→ Written request
Copy every row below word for word, keeping each line in its original order and form.

→ Data extract

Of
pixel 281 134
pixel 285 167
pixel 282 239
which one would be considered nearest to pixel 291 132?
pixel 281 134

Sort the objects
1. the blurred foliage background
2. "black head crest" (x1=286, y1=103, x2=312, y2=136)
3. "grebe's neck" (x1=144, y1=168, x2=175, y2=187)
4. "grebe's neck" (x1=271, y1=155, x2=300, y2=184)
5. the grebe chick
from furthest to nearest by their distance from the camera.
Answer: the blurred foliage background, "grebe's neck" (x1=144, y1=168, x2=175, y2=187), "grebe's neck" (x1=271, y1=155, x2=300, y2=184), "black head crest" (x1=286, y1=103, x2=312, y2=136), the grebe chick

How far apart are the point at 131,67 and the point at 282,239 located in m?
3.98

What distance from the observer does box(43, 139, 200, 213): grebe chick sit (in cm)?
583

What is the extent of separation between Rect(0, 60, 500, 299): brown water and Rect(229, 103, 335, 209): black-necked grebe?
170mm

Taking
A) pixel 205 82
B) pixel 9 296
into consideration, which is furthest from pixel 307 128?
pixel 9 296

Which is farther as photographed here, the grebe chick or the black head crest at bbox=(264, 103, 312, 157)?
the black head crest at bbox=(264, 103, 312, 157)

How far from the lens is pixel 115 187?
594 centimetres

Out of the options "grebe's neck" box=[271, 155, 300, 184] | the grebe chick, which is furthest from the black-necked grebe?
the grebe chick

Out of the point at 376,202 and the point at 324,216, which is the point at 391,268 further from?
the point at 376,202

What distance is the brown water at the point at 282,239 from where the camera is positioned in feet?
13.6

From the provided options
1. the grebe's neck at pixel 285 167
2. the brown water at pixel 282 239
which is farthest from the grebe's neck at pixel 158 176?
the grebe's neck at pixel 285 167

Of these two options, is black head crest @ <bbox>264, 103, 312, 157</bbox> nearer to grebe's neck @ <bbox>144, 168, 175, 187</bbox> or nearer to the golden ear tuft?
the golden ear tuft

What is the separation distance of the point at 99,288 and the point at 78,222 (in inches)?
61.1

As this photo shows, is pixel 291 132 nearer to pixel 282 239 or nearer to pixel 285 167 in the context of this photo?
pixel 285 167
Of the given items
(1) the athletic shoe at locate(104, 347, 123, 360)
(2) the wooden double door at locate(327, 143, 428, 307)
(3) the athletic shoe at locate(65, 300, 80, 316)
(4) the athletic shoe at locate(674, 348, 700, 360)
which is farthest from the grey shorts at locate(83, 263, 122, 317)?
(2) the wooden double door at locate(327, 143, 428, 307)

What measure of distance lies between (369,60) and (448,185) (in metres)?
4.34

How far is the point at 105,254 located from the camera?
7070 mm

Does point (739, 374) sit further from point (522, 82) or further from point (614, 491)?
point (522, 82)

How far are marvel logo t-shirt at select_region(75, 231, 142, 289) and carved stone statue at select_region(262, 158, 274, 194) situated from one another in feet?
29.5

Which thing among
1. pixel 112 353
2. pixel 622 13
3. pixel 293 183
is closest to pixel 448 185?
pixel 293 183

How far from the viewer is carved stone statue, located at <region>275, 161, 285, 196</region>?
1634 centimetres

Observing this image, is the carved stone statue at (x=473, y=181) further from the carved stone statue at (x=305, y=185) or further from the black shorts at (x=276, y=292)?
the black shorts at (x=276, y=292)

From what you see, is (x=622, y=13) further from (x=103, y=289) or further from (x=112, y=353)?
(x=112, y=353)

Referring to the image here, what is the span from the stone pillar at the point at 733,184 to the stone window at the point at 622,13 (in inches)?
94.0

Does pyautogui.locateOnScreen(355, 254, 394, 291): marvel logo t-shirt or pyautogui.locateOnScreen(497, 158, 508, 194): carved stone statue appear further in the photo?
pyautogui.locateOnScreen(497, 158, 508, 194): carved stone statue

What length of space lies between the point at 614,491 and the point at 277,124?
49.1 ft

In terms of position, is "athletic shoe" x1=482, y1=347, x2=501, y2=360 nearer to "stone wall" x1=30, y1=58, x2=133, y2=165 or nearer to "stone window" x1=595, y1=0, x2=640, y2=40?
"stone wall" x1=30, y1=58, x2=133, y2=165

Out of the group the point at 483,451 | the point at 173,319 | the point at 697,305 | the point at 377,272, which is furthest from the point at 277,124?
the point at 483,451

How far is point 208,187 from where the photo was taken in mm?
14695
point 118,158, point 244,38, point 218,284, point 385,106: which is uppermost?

→ Result of the task
Of
pixel 281 134
pixel 285 167
pixel 282 239
which one would be considered nearest to pixel 291 132?
pixel 281 134

Sort the objects
1. the blurred foliage background
2. "black head crest" (x1=286, y1=103, x2=312, y2=136)
3. "grebe's neck" (x1=144, y1=168, x2=175, y2=187)
4. "grebe's neck" (x1=271, y1=155, x2=300, y2=184)
5. the grebe chick
from furthest to nearest by their distance from the camera.
Answer: the blurred foliage background, "grebe's neck" (x1=144, y1=168, x2=175, y2=187), "grebe's neck" (x1=271, y1=155, x2=300, y2=184), "black head crest" (x1=286, y1=103, x2=312, y2=136), the grebe chick

How far apart are the point at 131,67 and the point at 282,239 located in m?
3.98

What distance from the observer does box(43, 139, 200, 213): grebe chick sit (in cm)?
583

What is the extent of separation between Rect(0, 60, 500, 299): brown water and Rect(229, 103, 335, 209): black-necked grebe?
170mm

Taking
A) pixel 205 82
B) pixel 9 296
into consideration, which is furthest from pixel 307 128?
pixel 9 296

Which is farther as photographed here, the grebe chick or the black head crest at bbox=(264, 103, 312, 157)?
the black head crest at bbox=(264, 103, 312, 157)

How far from the lens is pixel 115 187?
594 centimetres

Out of the options "grebe's neck" box=[271, 155, 300, 184] | the grebe chick, which is furthest from the black-necked grebe?
the grebe chick

Out of the point at 376,202 and the point at 324,216, which is the point at 391,268 further from?
the point at 376,202

What distance is the brown water at the point at 282,239 from where the camera is positioned in feet?
13.6

From the provided options
1. the grebe's neck at pixel 285 167
2. the brown water at pixel 282 239
which is farthest from the grebe's neck at pixel 158 176?
the grebe's neck at pixel 285 167

Of these two options, is black head crest @ <bbox>264, 103, 312, 157</bbox> nearer to grebe's neck @ <bbox>144, 168, 175, 187</bbox> or nearer to the golden ear tuft?
the golden ear tuft

What is the separation distance of the point at 99,288 and the point at 78,222 (in inches)?
61.1

As this photo shows, is pixel 291 132 nearer to pixel 282 239 or nearer to pixel 285 167 in the context of this photo?
pixel 285 167
Of the given items
(1) the athletic shoe at locate(104, 347, 123, 360)
(2) the wooden double door at locate(327, 143, 428, 307)
(3) the athletic shoe at locate(65, 300, 80, 316)
(4) the athletic shoe at locate(674, 348, 700, 360)
which is farthest from the grey shorts at locate(83, 263, 122, 317)?
(2) the wooden double door at locate(327, 143, 428, 307)

What measure of distance lies between (369,60) and (448,185) (in metres)?
4.34

How far is the point at 105,254 located from the camera?
7070 mm

Does point (739, 374) sit further from point (522, 82) or further from point (614, 491)?
point (522, 82)

How far are marvel logo t-shirt at select_region(75, 231, 142, 289) and carved stone statue at select_region(262, 158, 274, 194) situated from one another in feet?
29.5

Which thing among
1. pixel 112 353
2. pixel 622 13
3. pixel 293 183
is closest to pixel 448 185?
pixel 293 183

How far from the viewer is carved stone statue, located at <region>275, 161, 285, 196</region>?
1634 centimetres

Observing this image, is the carved stone statue at (x=473, y=181) further from the carved stone statue at (x=305, y=185) or further from the black shorts at (x=276, y=292)?
the black shorts at (x=276, y=292)

From what you see, is (x=622, y=13) further from (x=103, y=289) or further from (x=112, y=353)?
(x=112, y=353)

Referring to the image here, what is the span from the stone pillar at the point at 733,184 to the stone window at the point at 622,13 (in inches)?
94.0

Does pyautogui.locateOnScreen(355, 254, 394, 291): marvel logo t-shirt or pyautogui.locateOnScreen(497, 158, 508, 194): carved stone statue appear further in the photo?
pyautogui.locateOnScreen(497, 158, 508, 194): carved stone statue

What length of space lies between the point at 614,491 and the point at 277,124?
49.1 ft

In terms of position, is "athletic shoe" x1=482, y1=347, x2=501, y2=360 nearer to "stone wall" x1=30, y1=58, x2=133, y2=165 or nearer to "stone window" x1=595, y1=0, x2=640, y2=40?
"stone wall" x1=30, y1=58, x2=133, y2=165

Out of the group the point at 483,451 | the point at 173,319 | the point at 697,305 | the point at 377,272, which is furthest from the point at 277,124?
the point at 483,451

How far is point 208,187 from where the photo was taken in mm?
14695
point 118,158, point 244,38, point 218,284, point 385,106: which is uppermost?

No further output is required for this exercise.